KEY POINTS:
The outbreak of highly contagious influenza among horses in Australia is a reminder that the world faces an unprecedented risk from disease.
Shortly before the outbreak, the first in an island continent that imposes stringent bio-security measures, the World Health Organisation warned that infectious diseases were emerging more quickly and spreading faster around the globe than ever.
The WHO, an agency of the United Nations, said in its annual report that population growth, settlement of previously uninhabited areas, rapid urbanisation, intensive farming practices, environmental degradation and the misuse of medical drugs had disrupted the largely unseen world of microbes. As a result, nearly 40 diseases exist today that were unknown barely a generation ago. Many have the potential to infect humans as well as animals.
Meanwhile, the WHO says that human infections are becoming harder to treat as mainstay antimicrobial drugs fail to counter target diseases faster than replacement drugs are being developed.
In a world drawn ever closer by trade and communications, and with billions of people moving from country to country every year (more than two billion by air alone), an epidemic in one region may be only a few hours from becoming an imminent threat somewhere else.
This does not appear to be a risk in the case of the equine influenza, although it is causing Australia's horseracing industry heavy losses.
This form of flu is highly infectious and there is no vaccine available. So the transport of horses and the racing in the two states affected so far, New South Wales and Queensland, have been halted. But the flu does not spread to humans and in nearly all cases infected horses recover.
Many experts worry that the biggest threat to animal, and potentially human, health is still the H5N1 strain of avian influenza virus.
Since it re-emerged in Asia in 2003, it has spread to around 60 countries as far removed as Europe and Africa.
The main victims have been poultry. Hundreds of millions of chickens and ducks have died or been culled, causing large losses to farmers.

****************

Task set:
- 1) According to the article on emerging diseases, which factors did the WHO say had disrupted the world of microbes?
- 2) How would you sum up the article on emerging diseases in two sentences?
The material that follows comes from a different source than the article on emerging diseases.

****************

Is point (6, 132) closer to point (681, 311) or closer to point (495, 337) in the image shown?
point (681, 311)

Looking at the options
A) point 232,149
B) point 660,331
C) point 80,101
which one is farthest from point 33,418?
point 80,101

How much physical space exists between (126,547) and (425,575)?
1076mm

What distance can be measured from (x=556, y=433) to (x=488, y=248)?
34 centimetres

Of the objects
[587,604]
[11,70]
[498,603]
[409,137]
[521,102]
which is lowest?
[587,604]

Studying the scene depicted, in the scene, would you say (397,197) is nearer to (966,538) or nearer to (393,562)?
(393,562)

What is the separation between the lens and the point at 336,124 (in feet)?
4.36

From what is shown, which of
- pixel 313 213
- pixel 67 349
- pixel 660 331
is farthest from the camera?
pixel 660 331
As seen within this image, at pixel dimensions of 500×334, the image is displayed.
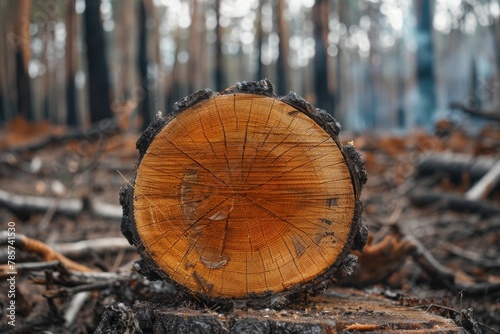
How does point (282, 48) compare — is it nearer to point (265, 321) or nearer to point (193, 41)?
point (193, 41)

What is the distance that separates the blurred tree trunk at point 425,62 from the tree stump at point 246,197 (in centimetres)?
1882

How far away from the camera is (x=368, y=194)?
25.3 ft

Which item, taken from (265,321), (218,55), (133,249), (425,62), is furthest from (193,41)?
(265,321)

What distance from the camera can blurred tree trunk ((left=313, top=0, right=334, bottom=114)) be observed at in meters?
15.8

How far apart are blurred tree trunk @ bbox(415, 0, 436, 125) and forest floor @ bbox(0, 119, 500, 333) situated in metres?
9.60

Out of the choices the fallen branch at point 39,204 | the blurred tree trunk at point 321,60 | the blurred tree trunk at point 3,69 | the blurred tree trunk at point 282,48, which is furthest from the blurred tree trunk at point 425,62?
the fallen branch at point 39,204

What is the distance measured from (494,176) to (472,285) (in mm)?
3321

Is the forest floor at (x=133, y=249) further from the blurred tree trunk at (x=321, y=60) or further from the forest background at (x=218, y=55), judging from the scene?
the blurred tree trunk at (x=321, y=60)

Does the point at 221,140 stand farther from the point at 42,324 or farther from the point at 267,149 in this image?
the point at 42,324

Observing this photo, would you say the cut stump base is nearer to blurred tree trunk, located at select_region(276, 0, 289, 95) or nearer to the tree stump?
the tree stump

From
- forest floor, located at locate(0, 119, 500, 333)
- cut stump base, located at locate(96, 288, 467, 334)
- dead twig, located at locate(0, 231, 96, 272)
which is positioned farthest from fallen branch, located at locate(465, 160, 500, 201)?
dead twig, located at locate(0, 231, 96, 272)

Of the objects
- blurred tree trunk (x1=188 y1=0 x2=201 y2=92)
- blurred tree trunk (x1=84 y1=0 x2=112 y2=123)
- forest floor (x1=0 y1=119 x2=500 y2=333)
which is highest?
blurred tree trunk (x1=188 y1=0 x2=201 y2=92)

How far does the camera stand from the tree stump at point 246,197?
2133mm

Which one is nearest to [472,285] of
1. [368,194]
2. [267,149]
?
[267,149]
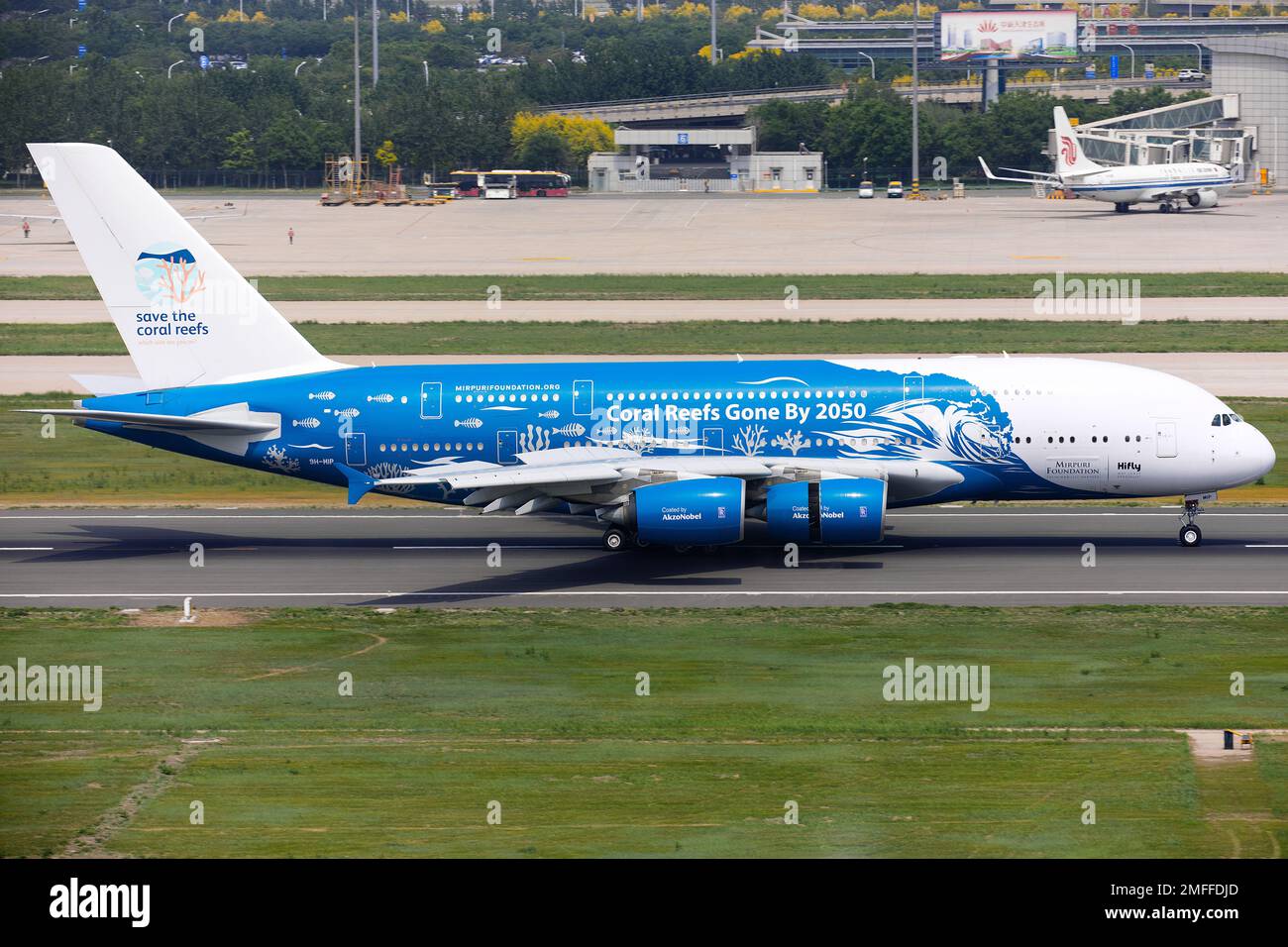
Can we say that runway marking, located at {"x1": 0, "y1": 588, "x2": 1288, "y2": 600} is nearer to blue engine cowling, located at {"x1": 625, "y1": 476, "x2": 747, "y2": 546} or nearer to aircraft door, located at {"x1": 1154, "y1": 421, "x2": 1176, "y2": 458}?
blue engine cowling, located at {"x1": 625, "y1": 476, "x2": 747, "y2": 546}

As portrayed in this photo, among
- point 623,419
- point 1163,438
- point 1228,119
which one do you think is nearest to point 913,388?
point 1163,438

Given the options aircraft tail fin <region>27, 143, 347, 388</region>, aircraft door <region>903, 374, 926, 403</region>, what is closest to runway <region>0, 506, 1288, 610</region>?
aircraft door <region>903, 374, 926, 403</region>

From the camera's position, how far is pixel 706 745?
28094 millimetres

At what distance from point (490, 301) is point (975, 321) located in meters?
30.8

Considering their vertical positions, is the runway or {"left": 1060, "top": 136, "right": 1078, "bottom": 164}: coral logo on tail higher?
{"left": 1060, "top": 136, "right": 1078, "bottom": 164}: coral logo on tail

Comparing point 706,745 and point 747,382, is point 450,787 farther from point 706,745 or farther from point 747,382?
point 747,382

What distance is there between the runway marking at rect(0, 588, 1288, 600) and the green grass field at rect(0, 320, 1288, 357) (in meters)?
37.6

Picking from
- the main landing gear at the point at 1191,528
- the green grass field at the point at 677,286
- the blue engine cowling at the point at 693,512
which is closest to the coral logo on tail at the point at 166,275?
the blue engine cowling at the point at 693,512

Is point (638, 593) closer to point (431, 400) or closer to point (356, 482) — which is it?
point (356, 482)

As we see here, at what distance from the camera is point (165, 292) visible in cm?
4550

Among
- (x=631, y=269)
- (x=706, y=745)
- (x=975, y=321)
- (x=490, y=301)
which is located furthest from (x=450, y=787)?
(x=631, y=269)

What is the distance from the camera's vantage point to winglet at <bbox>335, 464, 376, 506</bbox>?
41.1m

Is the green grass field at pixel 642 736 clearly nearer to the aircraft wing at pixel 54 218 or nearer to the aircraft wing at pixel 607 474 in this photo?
the aircraft wing at pixel 607 474
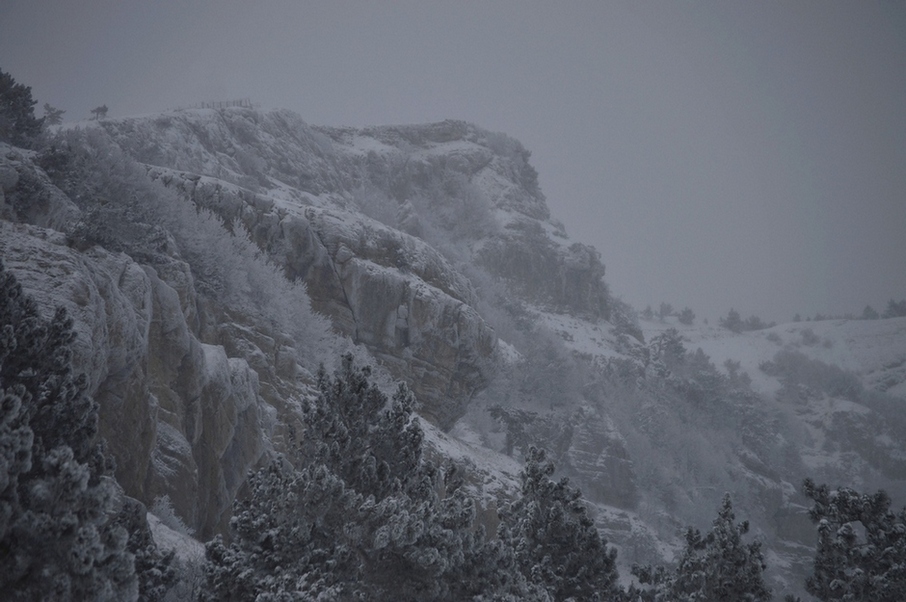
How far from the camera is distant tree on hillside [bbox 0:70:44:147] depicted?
2958cm

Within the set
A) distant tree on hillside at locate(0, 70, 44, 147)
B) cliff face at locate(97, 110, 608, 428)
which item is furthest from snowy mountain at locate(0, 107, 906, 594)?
distant tree on hillside at locate(0, 70, 44, 147)

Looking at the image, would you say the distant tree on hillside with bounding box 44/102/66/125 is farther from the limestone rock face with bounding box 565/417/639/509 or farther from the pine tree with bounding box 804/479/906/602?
the pine tree with bounding box 804/479/906/602

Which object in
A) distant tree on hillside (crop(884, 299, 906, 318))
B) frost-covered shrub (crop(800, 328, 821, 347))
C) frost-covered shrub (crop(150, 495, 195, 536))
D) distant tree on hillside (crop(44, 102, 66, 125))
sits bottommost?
frost-covered shrub (crop(150, 495, 195, 536))

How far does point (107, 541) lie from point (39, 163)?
82.0ft

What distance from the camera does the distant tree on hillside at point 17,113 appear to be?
29578 mm

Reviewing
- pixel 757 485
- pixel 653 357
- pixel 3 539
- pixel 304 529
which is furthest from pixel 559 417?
pixel 3 539

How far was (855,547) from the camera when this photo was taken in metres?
12.3

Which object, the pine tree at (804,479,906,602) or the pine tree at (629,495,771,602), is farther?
the pine tree at (629,495,771,602)

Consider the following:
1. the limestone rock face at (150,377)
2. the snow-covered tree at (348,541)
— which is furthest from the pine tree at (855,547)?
the limestone rock face at (150,377)

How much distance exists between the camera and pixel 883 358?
341 feet

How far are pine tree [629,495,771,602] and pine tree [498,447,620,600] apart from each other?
203cm

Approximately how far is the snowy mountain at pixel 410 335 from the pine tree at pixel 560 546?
14.1 feet

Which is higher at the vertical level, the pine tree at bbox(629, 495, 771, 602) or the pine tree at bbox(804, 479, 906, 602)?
the pine tree at bbox(804, 479, 906, 602)

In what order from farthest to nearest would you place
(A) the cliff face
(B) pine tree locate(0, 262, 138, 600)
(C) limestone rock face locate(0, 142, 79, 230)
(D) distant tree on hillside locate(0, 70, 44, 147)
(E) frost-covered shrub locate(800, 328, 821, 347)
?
(E) frost-covered shrub locate(800, 328, 821, 347) → (A) the cliff face → (D) distant tree on hillside locate(0, 70, 44, 147) → (C) limestone rock face locate(0, 142, 79, 230) → (B) pine tree locate(0, 262, 138, 600)
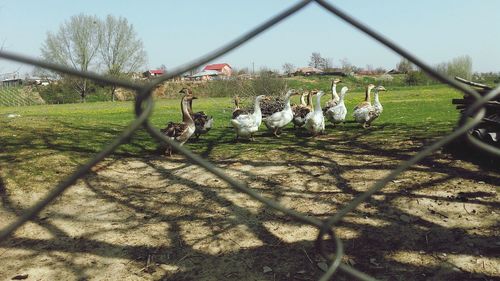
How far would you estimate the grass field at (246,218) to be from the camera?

****************

Task solutions:
- 1)
- population growth
- settlement of previously uninhabited areas
- rapid urbanisation
- intensive farming practices
- environmental degradation
- the misuse of medical drugs

- 2) An equine influenza outbreak in Australia, which has halted horse transport and racing in New South Wales and Queensland but does not spread to humans, comes as the WHO warns that infectious diseases are emerging and spreading faster than ever while antimicrobial drugs are failing. Many experts still see the H5N1 avian influenza strain as the biggest threat, since it has spread to around 60 countries since 2003 and killed or forced the culling of hundreds of millions of poultry.